___ DATA SHOWN

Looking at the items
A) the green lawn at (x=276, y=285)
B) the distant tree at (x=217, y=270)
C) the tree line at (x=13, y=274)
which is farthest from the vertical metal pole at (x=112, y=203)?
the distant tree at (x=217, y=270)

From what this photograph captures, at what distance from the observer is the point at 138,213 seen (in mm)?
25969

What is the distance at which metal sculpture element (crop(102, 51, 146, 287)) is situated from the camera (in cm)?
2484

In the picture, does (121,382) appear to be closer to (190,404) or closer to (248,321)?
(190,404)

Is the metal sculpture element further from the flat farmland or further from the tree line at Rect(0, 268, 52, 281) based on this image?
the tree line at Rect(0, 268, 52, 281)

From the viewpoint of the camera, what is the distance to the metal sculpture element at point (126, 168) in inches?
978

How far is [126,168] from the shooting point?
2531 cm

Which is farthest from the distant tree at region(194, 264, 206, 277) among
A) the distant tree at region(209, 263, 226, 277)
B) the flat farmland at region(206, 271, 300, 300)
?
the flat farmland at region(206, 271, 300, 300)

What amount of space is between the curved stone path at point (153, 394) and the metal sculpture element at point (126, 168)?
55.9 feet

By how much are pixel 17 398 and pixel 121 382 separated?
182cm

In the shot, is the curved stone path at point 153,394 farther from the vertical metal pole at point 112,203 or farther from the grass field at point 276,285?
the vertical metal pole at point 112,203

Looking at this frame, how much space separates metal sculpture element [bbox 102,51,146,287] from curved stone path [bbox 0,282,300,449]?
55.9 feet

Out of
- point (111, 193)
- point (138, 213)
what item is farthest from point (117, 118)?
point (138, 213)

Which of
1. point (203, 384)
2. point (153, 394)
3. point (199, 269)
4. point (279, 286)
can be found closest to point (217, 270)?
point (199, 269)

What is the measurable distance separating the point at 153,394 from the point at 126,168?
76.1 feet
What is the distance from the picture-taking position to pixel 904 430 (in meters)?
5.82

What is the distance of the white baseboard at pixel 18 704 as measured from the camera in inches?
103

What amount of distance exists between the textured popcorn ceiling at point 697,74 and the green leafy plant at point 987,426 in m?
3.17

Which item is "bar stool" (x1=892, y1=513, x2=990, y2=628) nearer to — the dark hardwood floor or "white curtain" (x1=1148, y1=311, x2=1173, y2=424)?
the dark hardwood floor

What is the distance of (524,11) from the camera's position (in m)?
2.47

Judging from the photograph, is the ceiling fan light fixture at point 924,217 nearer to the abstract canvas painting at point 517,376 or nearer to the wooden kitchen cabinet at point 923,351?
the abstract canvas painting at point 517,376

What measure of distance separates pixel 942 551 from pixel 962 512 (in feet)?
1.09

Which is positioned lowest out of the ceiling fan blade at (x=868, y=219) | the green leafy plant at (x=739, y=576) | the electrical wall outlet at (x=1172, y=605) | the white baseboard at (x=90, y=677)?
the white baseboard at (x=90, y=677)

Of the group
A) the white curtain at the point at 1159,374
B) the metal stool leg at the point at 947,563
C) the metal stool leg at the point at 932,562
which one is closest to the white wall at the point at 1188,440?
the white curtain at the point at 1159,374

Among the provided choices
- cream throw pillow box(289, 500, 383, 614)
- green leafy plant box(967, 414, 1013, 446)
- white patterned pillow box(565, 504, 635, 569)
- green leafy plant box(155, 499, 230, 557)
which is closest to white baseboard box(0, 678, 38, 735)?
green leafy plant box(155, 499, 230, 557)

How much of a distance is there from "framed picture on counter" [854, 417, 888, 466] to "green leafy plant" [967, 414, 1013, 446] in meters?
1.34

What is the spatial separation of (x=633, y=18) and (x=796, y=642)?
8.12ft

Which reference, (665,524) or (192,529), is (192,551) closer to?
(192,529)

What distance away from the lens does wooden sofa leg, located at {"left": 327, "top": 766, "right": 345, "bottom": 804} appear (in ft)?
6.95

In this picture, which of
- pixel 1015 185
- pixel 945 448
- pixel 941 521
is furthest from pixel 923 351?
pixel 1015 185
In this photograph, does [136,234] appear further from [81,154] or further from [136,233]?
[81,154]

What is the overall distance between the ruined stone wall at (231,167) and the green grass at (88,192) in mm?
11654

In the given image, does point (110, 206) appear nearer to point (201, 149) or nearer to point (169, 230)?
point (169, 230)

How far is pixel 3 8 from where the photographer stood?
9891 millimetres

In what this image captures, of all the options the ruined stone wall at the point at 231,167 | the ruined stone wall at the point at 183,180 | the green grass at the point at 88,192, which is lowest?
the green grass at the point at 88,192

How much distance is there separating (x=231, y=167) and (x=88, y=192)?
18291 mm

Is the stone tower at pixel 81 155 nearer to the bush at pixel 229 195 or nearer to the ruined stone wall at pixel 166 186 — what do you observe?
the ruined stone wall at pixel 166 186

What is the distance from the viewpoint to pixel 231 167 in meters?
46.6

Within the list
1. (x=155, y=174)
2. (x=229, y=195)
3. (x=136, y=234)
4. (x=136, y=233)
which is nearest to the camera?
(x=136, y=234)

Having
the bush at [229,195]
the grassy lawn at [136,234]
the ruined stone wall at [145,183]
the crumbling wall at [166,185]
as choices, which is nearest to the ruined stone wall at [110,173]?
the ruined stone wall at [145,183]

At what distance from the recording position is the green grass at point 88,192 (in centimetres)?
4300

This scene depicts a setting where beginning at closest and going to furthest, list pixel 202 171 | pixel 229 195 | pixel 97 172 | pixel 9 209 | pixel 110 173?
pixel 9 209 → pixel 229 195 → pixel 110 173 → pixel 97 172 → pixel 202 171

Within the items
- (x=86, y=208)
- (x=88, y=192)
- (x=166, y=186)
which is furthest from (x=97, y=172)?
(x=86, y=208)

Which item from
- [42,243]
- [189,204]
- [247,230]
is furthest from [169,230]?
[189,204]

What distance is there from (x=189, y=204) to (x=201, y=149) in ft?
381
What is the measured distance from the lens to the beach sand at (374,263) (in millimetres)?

______

## AIM OF THE EXERCISE
Format every line above as a JSON list of strings, one string per line, leaving out the blank lines.

## CORRECT OUTPUT
[
  "Looking at the items",
  "A) the green lawn at (x=276, y=285)",
  "B) the distant tree at (x=217, y=270)",
  "C) the tree line at (x=13, y=274)",
  "which is farthest from the vertical metal pole at (x=112, y=203)?",
  "the distant tree at (x=217, y=270)",
  "From what this photograph captures, at what distance from the observer is the point at 138,213 seen (in mm)?",
  "25969",
  "What is the distance at which metal sculpture element (crop(102, 51, 146, 287)) is situated from the camera (in cm)?",
  "2484",
  "In the picture, does (121,382) appear to be closer to (190,404) or closer to (248,321)?",
  "(190,404)",
  "Is the metal sculpture element further from the flat farmland or further from the tree line at Rect(0, 268, 52, 281) based on this image?",
  "the tree line at Rect(0, 268, 52, 281)",
  "From the viewpoint of the camera, what is the distance to the metal sculpture element at point (126, 168) in inches?",
  "978",
  "How far is [126,168] from the shooting point?",
  "2531 cm",
  "Which is farthest from the distant tree at region(194, 264, 206, 277) among",
  "A) the distant tree at region(209, 263, 226, 277)",
  "B) the flat farmland at region(206, 271, 300, 300)",
  "?",
  "the flat farmland at region(206, 271, 300, 300)",
  "What amount of space is between the curved stone path at point (153, 394) and the metal sculpture element at point (126, 168)?",
  "55.9 feet",
  "By how much are pixel 17 398 and pixel 121 382 separated?",
  "182cm",
  "In the shot, is the curved stone path at point 153,394 farther from the vertical metal pole at point 112,203 or farther from the grass field at point 276,285?",
  "the vertical metal pole at point 112,203",
  "Looking at this frame, how much space separates metal sculpture element [bbox 102,51,146,287] from curved stone path [bbox 0,282,300,449]?",
  "55.9 feet",
  "Out of",
  "- point (111, 193)",
  "- point (138, 213)",
  "what item is farthest from point (117, 118)?",
  "point (138, 213)",
  "Which of",
  "1. point (203, 384)",
  "2. point (153, 394)",
  "3. point (199, 269)",
  "4. point (279, 286)",
  "can be found closest to point (217, 270)?",
  "point (199, 269)",
  "What is the measurable distance separating the point at 153,394 from the point at 126,168?",
  "76.1 feet",
  "What is the distance from the picture-taking position to pixel 904 430 (in meters)?",
  "5.82",
  "What is the distance of the white baseboard at pixel 18 704 as measured from the camera in inches?",
  "103",
  "What amount of distance exists between the textured popcorn ceiling at point 697,74 and the green leafy plant at point 987,426 in m?",
  "3.17",
  "Which item is \"bar stool\" (x1=892, y1=513, x2=990, y2=628) nearer to — the dark hardwood floor or \"white curtain\" (x1=1148, y1=311, x2=1173, y2=424)?",
  "the dark hardwood floor",
  "What is the distance of (524,11) from the camera's position (in m)?",
  "2.47",
  "Judging from the photograph, is the ceiling fan light fixture at point 924,217 nearer to the abstract canvas painting at point 517,376 or nearer to the wooden kitchen cabinet at point 923,351?",
  "the abstract canvas painting at point 517,376",
  "What measure of distance separates pixel 942 551 from pixel 962 512 (in feet)?",
  "1.09",
  "Which is positioned lowest out of the ceiling fan blade at (x=868, y=219) | the green leafy plant at (x=739, y=576) | the electrical wall outlet at (x=1172, y=605) | the white baseboard at (x=90, y=677)?",
  "the white baseboard at (x=90, y=677)",
  "Of the group",
  "A) the white curtain at the point at 1159,374",
  "B) the metal stool leg at the point at 947,563",
  "C) the metal stool leg at the point at 932,562",
  "which one is closest to the white wall at the point at 1188,440?",
  "the white curtain at the point at 1159,374",
  "Among the provided choices",
  "- cream throw pillow box(289, 500, 383, 614)",
  "- green leafy plant box(967, 414, 1013, 446)",
  "- white patterned pillow box(565, 504, 635, 569)",
  "- green leafy plant box(155, 499, 230, 557)",
  "which is closest to white baseboard box(0, 678, 38, 735)?",
  "green leafy plant box(155, 499, 230, 557)",
  "How much of a distance is there from \"framed picture on counter\" [854, 417, 888, 466] to \"green leafy plant\" [967, 414, 1013, 446] in meters?",
  "1.34",
  "What is the spatial separation of (x=633, y=18) and (x=796, y=642)?",
  "8.12ft",
  "Which reference, (665,524) or (192,529), is (192,551) closer to?",
  "(192,529)",
  "What distance away from the lens does wooden sofa leg, located at {\"left\": 327, \"top\": 766, \"right\": 345, \"bottom\": 804} appear (in ft)?",
  "6.95",
  "In this picture, which of",
  "- pixel 1015 185",
  "- pixel 945 448",
  "- pixel 941 521",
  "is furthest from pixel 923 351?",
  "pixel 1015 185",
  "In this photograph, does [136,234] appear further from [81,154] or further from [136,233]?",
  "[81,154]",
  "What is the overall distance between the ruined stone wall at (231,167) and the green grass at (88,192) in mm?",
  "11654",
  "In the given image, does point (110, 206) appear nearer to point (201, 149) or nearer to point (169, 230)?",
  "point (169, 230)",
  "How far is pixel 3 8 from where the photographer stood?",
  "9891 millimetres",
  "In what this image captures, of all the options the ruined stone wall at the point at 231,167 | the ruined stone wall at the point at 183,180 | the green grass at the point at 88,192, which is lowest?",
  "the green grass at the point at 88,192",
  "How much distance is there separating (x=231, y=167) and (x=88, y=192)?",
  "18291 mm",
  "Is the stone tower at pixel 81 155 nearer to the bush at pixel 229 195 or nearer to the ruined stone wall at pixel 166 186 — what do you observe?",
  "the ruined stone wall at pixel 166 186",
  "What is the distance from the viewpoint to pixel 231 167 in meters?",
  "46.6",
  "Within the list",
  "1. (x=155, y=174)",
  "2. (x=229, y=195)",
  "3. (x=136, y=234)",
  "4. (x=136, y=233)",
  "which is nearest to the camera?",
  "(x=136, y=234)",
  "Having",
  "the bush at [229,195]",
  "the grassy lawn at [136,234]",
  "the ruined stone wall at [145,183]",
  "the crumbling wall at [166,185]",
  "as choices, which is nearest to the ruined stone wall at [110,173]?",
  "the ruined stone wall at [145,183]",
  "At what distance from the recording position is the green grass at point 88,192 (in centimetres)?",
  "4300",
  "This scene depicts a setting where beginning at closest and going to furthest, list pixel 202 171 | pixel 229 195 | pixel 97 172 | pixel 9 209 | pixel 110 173?",
  "pixel 9 209 → pixel 229 195 → pixel 110 173 → pixel 97 172 → pixel 202 171",
  "Within the items",
  "- (x=86, y=208)",
  "- (x=88, y=192)",
  "- (x=166, y=186)",
  "which is furthest from (x=97, y=172)?",
  "(x=86, y=208)",
  "Which item from",
  "- [42,243]",
  "- [189,204]",
  "- [247,230]",
  "is furthest from [169,230]?",
  "[189,204]",
  "What distance is there from (x=189, y=204) to (x=201, y=149) in ft?",
  "381",
  "What is the measured distance from the lens to the beach sand at (374,263) (in millimetres)?"
]